### 課題一覧
A. 東京研修の報告について、次の問いに答えよ。
(i) 研修に参加したのは何年生の何名か。
(ii) 2日目に訪問したのはどこか。
(iii) 生徒の感想で、より高温で超伝導をする材料を発見するために非常に大切だと分かったとされるものは何か。
B. 東京研修の報告の続きを、最後の文の後から書いてください。

### 本文
:::
令和5年度 東京研修(8/2~8/4)【2日目】

 8月2日~4日に,東京大学や国立科学博物館で最先端の自然科学研究に触れる「SSH東京研修」を4年ぶりに現地で実施され、 1年生20名が 参加しました。


<2日目>

 2日目は東京大学駒場キャンパスを訪問し,大学院総合文化研究科の前田京剛先生による研究説明・施設紹介をしていただきました。超伝導現象や液体ヘリウムの超流動などの実験を実際に見せていただきながら,第一線の科学研究に携わっておられる研究者や学生の方々と質疑応答ができ,とても有意義な活動となりました。

【生徒の感想より】

  • 超伝導の歴史から分かりやすく教えていただき,おおまかな理解をすることができた。電子が超伝導にどのように関係しているのか,断熱膨張の仕組みなど超伝導に関わる考え方も実験を通して学ぶことができた。
    より高温で超伝導をするための材料を発見するためには経験や戦略も大切だが,やはり試行回数が非常に大切だと分かった。これは日常でも言えることで,あれこれ考えるよりも,とにかく挑戦してトライ&エラーが重要なのではないかと考えた。
    また,武多先生と同じく異分野交流が大切だとも話されていた。他の分野を学んで初めてその分野が理解できることもあると思うので,全ての分野に真摯に取り組みたい。
:::
### 記録一覧
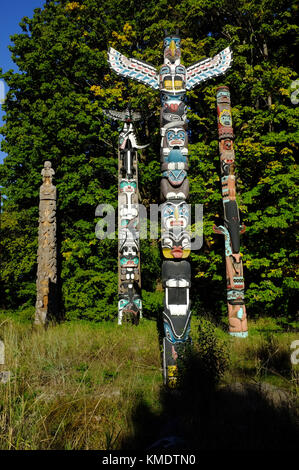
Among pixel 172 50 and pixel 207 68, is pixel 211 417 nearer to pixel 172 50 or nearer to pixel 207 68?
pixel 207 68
:::
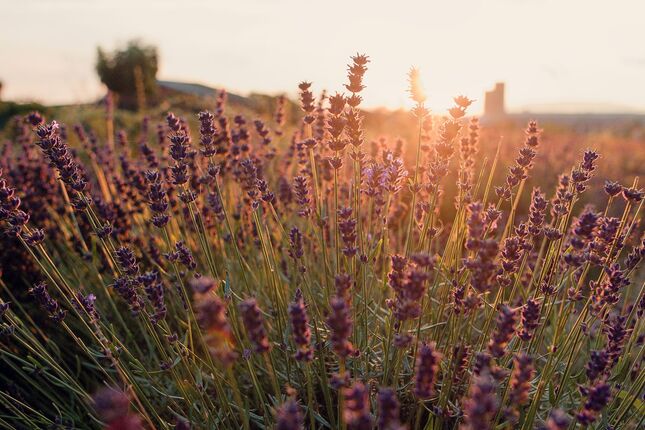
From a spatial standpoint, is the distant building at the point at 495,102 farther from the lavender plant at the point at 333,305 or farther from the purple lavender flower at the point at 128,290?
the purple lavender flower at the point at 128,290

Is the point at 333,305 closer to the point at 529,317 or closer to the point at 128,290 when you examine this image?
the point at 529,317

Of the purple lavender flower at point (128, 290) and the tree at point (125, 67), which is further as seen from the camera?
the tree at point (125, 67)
:::
### 課題の解答
A.
(i) 1年生20名
(ii) 東京大学駒場キャンパス
(iii) 試行回数

B.
  • 液体ヘリウムを用いた実験が最も印象に残りました。昔は液体ヘリウムでないと超伝導を起こすことは出来ないとされていたけれども,今では液体窒素でも超伝導を起こすことができることが分かっていたり,低温で起こるとされた超伝導現象には高温超伝導物質でも同じような現象が見られたりすることなど,超伝導の歴史についても学ぶことができました。
    前田先生が強くおっしゃっていた,異分野交流もこれから大切にしていこうと思いました。

 そして,午後からは駒場キャンパスⅡに移動し,駒場オープンラボで株式会社PhotoQ3の浜窪隆雄先生の研究室を訪問させていただきました。浜窪先生は細胞レベルでの構造解析や分子相互作用変化を解析することにより,がんや重症感染症などの新しい創薬を研究されています。浜窪先生から研究概要について教えていただいた後,実際に研究室を見学させていただき,研究員の方との交流も行いました。

【生徒の感想より】

  • 起業された方にお話を聞く機会が貴重だったのでとても刺激をいただくことができた。特許を取得する方法や,ベンチャー企業を成長させるためのポイントなどを学ぶことができて楽しかった。先生のお話を聞いて,何をやるにも年齢は関係ないんだなと思った。
    また,開発されている研究室を見せていただいたことで,研究職や開発職の大変さを学ぶことができた。
  • がん治療と起業(photoQ3)が絡み合っていて起業や医療に興味がある自分にとても面白い研修だった。ベンチャーとは発明したものを製品化する企業つまりやりたいことを形にするものであることがわかった。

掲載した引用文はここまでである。